# DOCUMENT EXCERPT
*-*-*

Skip to content

Hairpin

Jean-François Roy edited this page Jul 27, 2025 · 2 revisions

https://discord.com/channels/673534664354430999/1097925444566794260/1274037461609218202

09:40]Perihelion: I used a 10.82.2.0/24 cidr for my BGP services. If I don't have a LAN with that CIDR on the unifi side, it'll NAT 
[09:58]wavefront ʲᶠʳᵒʸ[HOPS]
: Really. I need to check that. How did you tell or confirm or find out it was doing that? I certainly don’t have a network with my pod or service cidr.
[10:02]wavefront ʲᶠʳᵒʸ[HOPS]
: I don’t even know how that’s supposed to work — AFAIK when you create a unifi network it insists on assigning a unique vlan ID to it. But I don’t want to vlan that traffic?
[11:06]wavefront ʲᶠʳᵒʸ[HOPS]
: I don't see any rules in the nat table that would apply to traffic on the cluster service cidr.
[11:14]wavefront ʲᶠʳᵒʸ[HOPS]
: There are rules for the WAN interfaces, from miniupnpd and that's it.

*-*-*

# DATA LISTING

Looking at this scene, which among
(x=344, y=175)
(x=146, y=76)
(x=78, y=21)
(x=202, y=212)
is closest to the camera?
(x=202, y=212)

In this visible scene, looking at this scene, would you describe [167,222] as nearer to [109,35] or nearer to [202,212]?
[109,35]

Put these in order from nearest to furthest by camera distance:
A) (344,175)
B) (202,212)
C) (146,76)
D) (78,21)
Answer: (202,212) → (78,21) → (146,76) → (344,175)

*-*-*

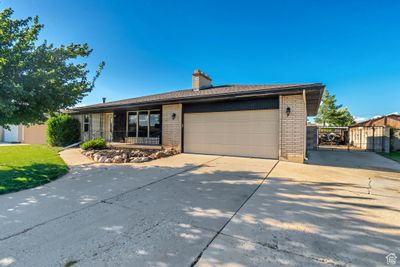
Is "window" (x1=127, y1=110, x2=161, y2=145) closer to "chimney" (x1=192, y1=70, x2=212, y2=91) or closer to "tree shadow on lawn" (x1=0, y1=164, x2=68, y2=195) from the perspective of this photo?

*-*-*

# TO-DO LIST
a - Rewrite the Hairpin wiki page between "[10:02]wavefront ʲᶠʳᵒʸ[HOPS]" and "and that's it.", inclusive, using "entries" in place of "rules".
b - Write the next few lines of the Hairpin wiki page's Unifi NAT discussion, picking up after its last message.

# OUTPUTS IN ORDER
a -
[10:02]wavefront ʲᶠʳᵒʸ[HOPS]
: I don’t even know how that’s supposed to work — AFAIK when you create a unifi network it insists on assigning a unique vlan ID to it. But I don’t want to vlan that traffic?
[11:06]wavefront ʲᶠʳᵒʸ[HOPS]
: I don't see any entries in the nat table that would apply to traffic on the cluster service cidr.
[11:14]wavefront ʲᶠʳᵒʸ[HOPS]
: There are entries for the WAN interfaces, from miniupnpd and that's it.

b -
[11:46]Rodent: This wasn't pod cidr, it was loadbalancers routing via bgp
[12:14]wavefront ʲᶠʳᵒʸ[HOPS]
: Yeah he was talking about NAT happening on the UDM when routing a (virtual) LB address flow with routes configured via BGP.
[12:14]wavefront ʲᶠʳᵒʸ[HOPS]
: And I just don't see any entires in the nat table indicating this. Can nat happen in other ways?
[12:30]Perihelion: I'm guessing it can but I'm too lazy to go through all of the routers iptables chains to figure out why
[12:30]Perihelion: Just make a fake network and all's good
[12:31]Perihelion: >How did you check
Whoami would show me all connection would originate from the router IP instead of actual client IPs 
[12:32]Perihelion: unifi vs vyos. Exactly same cilium config and mostly same bgpd config 
Image
Image
[12:36]DrAg0n141: I dont have that, when i access my echo server it shows me as real-ip my ip and not the one of my udm. 
[12:48]Perihelion: Huh, indeed 😐
[12:48]wavefront ʲᶠʳᵒʸ[HOPS]
: Yeah I am seeing my client IP in X-Forwarded-For
[12:48]Perihelion: And you don't have a network with that cidr defined in unifi itself?
[12:48]wavefront ʲᶠʳᵒʸ[HOPS]
: Nope
[12:49]Perihelion: Wait, i have an idea maybe? Do you have a port forward rule for 80/443 from internet or do you use cloudflare tunnels?
[12:51]wavefront ʲᶠʳᵒʸ[HOPS]
: I don't have port forwarding, I do have a cloudflare tunnel, but I did not use it for the tests I just ran. Let me check on my phone using its mobile connection.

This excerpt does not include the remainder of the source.